As we usually do on this day, we'd like to share details of two organisations who provided support to Jason in the US and UK respectively: Musicares and Samaritans. For support, donations or otherwise, the links for these vital organisations can be found here: musicares.org // samaritans.org
If there’s anything you’d like to share in memory of Jason, we encourage you to do so below this post - comments are open.
With love,
S&D x
It seems like a good time to share this. We made this cover of two blue lights in support of Jason when he got sick. There was a benefit concert (we didn’t play) and an album out together.
https://thekillingwords.bandcamp.com/track/two-blue-lights
I remember bumping into him at the Neko Case concert in the Barbican. And he was in good cheer. Then a few weeks later….
“You almost made it “
I'm sure this has been shared elsewhere, but I was remembering the only time I saw Jason play live, with Magnolia Electric Company touring behind the WHAT COMES AFTER THE BLUES album. It was at the legendary/infamous First Unitarian Church basement in the summer - Clap Your Hands Say Yeah were the opener and had just garnered huge reviews for their debut, so a massive hometown crowd was there to see them and about half of 'em left after the CYHSY set. Jason and the guys seemed unperturbed, and put on a great show for the folks who remained.

PROVIDED DATA:
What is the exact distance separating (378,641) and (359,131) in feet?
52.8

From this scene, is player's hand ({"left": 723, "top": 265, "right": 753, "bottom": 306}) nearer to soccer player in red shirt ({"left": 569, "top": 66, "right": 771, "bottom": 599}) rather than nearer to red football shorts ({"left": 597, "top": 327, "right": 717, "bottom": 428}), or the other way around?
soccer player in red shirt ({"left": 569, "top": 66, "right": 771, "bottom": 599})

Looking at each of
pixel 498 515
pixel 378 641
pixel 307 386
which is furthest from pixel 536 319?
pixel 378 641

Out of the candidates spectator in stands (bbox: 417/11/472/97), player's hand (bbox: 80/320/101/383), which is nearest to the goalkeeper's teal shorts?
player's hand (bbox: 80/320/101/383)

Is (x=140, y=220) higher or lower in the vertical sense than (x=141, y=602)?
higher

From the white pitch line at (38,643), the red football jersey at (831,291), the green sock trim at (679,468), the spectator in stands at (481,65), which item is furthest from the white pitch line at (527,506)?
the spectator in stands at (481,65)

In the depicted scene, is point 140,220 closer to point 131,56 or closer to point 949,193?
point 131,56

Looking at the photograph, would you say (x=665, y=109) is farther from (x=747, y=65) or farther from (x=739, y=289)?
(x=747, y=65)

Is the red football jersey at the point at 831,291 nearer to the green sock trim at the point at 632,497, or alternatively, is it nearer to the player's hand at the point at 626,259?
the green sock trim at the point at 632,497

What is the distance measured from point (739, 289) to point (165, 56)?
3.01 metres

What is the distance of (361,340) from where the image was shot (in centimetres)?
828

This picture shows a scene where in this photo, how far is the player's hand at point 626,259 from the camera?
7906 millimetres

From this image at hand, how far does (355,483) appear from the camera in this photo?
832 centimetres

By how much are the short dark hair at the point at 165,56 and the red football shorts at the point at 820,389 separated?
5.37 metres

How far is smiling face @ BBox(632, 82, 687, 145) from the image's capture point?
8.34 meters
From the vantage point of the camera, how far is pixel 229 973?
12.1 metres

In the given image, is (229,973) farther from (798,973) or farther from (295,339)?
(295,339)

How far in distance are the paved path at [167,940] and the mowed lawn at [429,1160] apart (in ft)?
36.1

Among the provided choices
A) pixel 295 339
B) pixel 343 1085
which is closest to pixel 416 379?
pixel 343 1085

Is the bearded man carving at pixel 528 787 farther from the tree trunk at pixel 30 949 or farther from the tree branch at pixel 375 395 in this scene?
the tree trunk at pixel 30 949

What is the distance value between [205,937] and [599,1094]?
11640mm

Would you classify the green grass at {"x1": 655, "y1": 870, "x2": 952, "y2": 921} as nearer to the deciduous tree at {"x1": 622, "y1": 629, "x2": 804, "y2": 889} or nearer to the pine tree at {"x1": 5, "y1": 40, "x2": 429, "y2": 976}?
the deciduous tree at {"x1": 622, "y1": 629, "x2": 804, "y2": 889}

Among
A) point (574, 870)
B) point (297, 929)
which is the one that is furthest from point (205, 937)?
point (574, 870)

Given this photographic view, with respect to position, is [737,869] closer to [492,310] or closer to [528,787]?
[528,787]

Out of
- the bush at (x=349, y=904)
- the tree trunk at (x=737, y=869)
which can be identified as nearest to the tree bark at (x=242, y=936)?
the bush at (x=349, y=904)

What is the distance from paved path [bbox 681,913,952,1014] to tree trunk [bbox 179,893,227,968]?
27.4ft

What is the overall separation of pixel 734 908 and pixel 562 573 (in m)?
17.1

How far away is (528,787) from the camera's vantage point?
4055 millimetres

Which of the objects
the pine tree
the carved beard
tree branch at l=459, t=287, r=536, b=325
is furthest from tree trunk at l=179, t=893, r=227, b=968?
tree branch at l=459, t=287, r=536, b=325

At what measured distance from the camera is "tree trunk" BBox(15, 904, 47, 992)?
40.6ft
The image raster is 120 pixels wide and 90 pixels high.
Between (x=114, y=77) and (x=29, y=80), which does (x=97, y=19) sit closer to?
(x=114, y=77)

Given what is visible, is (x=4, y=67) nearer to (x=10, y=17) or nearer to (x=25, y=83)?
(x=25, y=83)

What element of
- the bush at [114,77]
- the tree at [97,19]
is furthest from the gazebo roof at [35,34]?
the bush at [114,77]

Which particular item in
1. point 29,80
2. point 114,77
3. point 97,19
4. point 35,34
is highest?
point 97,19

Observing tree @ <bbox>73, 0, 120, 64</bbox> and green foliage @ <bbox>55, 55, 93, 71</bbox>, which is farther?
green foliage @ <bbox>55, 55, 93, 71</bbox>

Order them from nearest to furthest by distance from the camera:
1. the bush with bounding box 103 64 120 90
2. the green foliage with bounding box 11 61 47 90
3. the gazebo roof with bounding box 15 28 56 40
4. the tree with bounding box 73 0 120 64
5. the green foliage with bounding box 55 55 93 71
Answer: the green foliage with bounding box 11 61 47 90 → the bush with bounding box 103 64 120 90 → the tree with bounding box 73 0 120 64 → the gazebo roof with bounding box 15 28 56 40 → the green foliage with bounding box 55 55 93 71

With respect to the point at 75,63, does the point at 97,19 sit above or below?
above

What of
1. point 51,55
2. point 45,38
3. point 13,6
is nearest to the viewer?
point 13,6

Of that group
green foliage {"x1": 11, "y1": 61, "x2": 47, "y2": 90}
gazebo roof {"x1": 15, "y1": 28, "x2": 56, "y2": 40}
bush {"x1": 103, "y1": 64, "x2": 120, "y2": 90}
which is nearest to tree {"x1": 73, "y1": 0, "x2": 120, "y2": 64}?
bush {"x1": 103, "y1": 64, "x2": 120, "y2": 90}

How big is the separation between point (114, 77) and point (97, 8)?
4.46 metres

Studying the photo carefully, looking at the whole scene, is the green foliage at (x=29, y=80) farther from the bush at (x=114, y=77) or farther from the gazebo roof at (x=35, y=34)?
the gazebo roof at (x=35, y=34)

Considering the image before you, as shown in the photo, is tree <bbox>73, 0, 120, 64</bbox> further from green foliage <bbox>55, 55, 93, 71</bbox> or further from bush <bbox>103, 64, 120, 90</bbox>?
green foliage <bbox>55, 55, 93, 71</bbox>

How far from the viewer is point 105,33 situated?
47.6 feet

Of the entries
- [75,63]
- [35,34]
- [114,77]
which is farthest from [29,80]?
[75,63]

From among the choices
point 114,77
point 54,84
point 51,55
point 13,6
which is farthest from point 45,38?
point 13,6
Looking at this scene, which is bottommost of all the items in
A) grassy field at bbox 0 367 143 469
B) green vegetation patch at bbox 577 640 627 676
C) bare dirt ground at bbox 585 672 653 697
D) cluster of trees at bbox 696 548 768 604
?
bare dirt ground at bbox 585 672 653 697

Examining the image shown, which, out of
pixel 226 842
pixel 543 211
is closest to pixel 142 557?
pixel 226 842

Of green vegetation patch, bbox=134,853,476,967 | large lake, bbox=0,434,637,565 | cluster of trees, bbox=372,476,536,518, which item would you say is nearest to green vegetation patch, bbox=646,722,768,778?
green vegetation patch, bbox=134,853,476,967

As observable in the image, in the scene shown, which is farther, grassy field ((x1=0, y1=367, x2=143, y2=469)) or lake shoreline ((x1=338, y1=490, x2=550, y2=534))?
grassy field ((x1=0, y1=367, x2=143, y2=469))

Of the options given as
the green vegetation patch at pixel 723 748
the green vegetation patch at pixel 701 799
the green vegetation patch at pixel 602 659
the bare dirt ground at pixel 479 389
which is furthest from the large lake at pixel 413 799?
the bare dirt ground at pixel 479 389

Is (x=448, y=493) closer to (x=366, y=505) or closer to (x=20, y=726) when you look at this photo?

GIVEN EXERCISE: How would you put this sentence from the posts remembering Jason into Spanish: "Jason and the guys seemed unperturbed, and put on a great show for the folks who remained." The lines play no part here.

EXERCISE OUTPUT: Jason y los chicos parecían imperturbables y ofrecieron un gran concierto para la gente que se quedó.